*** Opening STUDY MATERIAL ***
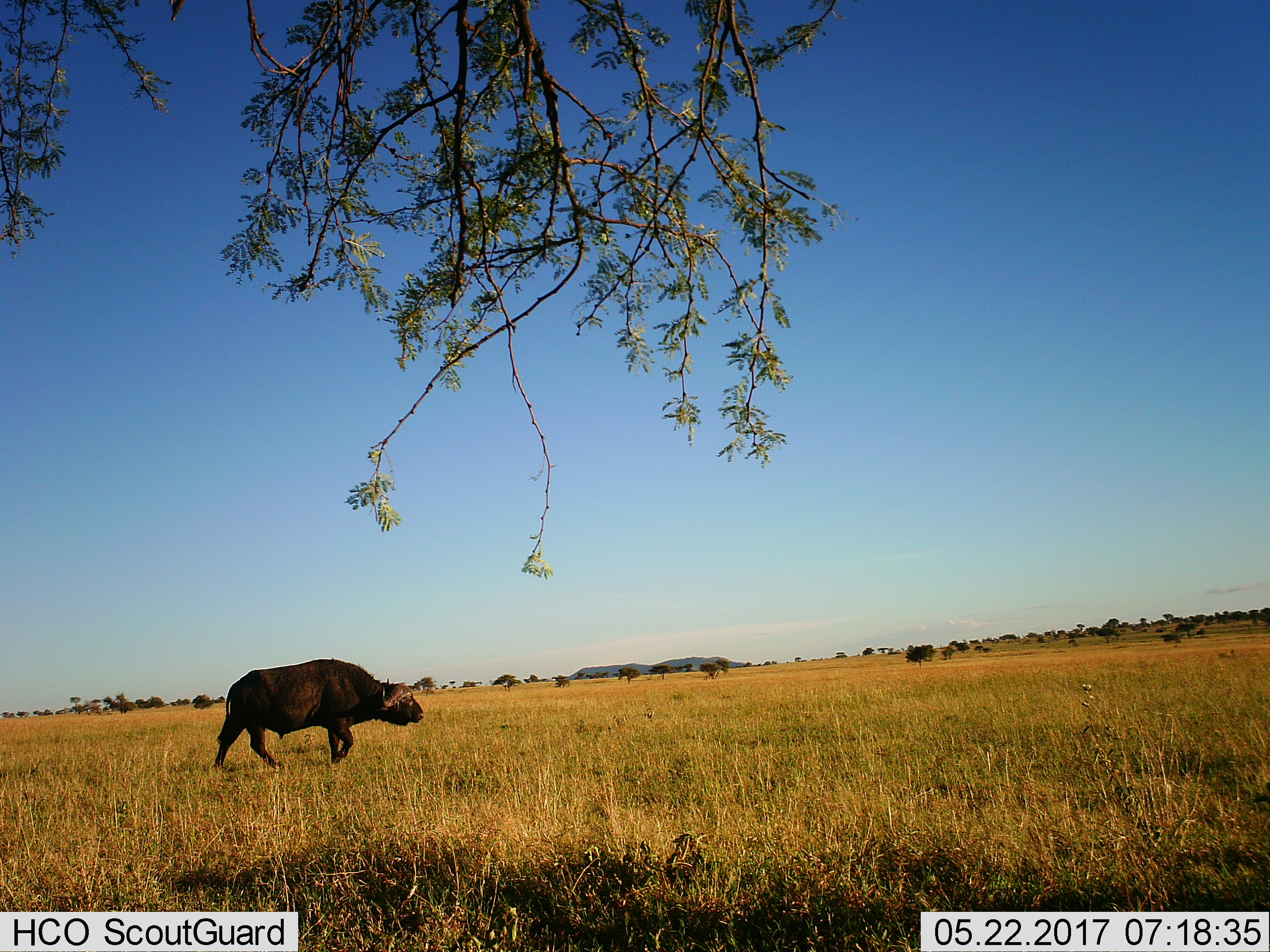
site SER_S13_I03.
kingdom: Animalia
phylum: Chordata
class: Mammalia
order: Artiodactyla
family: Bovidae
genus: Syncerus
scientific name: Syncerus caffer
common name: african buffalo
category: buffalo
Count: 1.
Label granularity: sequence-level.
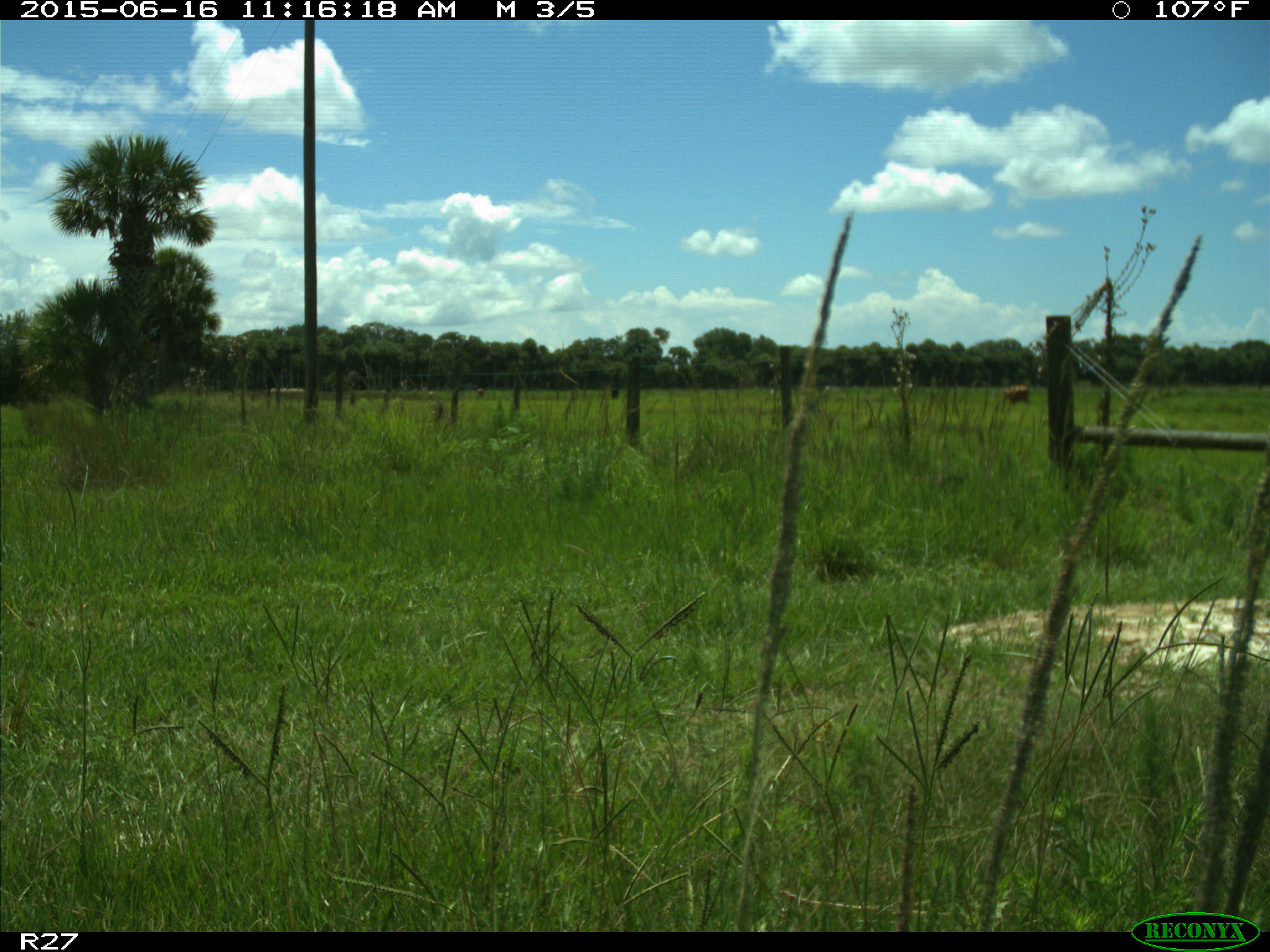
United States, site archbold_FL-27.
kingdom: Animalia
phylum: Chordata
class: Mammalia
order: Artiodactyla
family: Bovidae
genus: Bos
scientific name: Bos taurus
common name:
*** Closing STUDY MATERIAL ***
• **YOUR GOAL**: Exactly the lines from the one containing "scientific name: Syncerus caffer" through the end of the data above: repeat those, both ends included, and nothing else. Skip the pictures.

• **RESPONSE AREA**:
scientific name: Syncerus caffer
common name: african buffalo
category: buffalo
Count: 1.
Label granularity: sequence-level.
United States, site archbold_FL-27.
kingdom: Animalia
phylum: Chordata
class: Mammalia
order: Artiodactyla
family: Bovidae
genus: Bos
scientific name: Bos taurus
common name:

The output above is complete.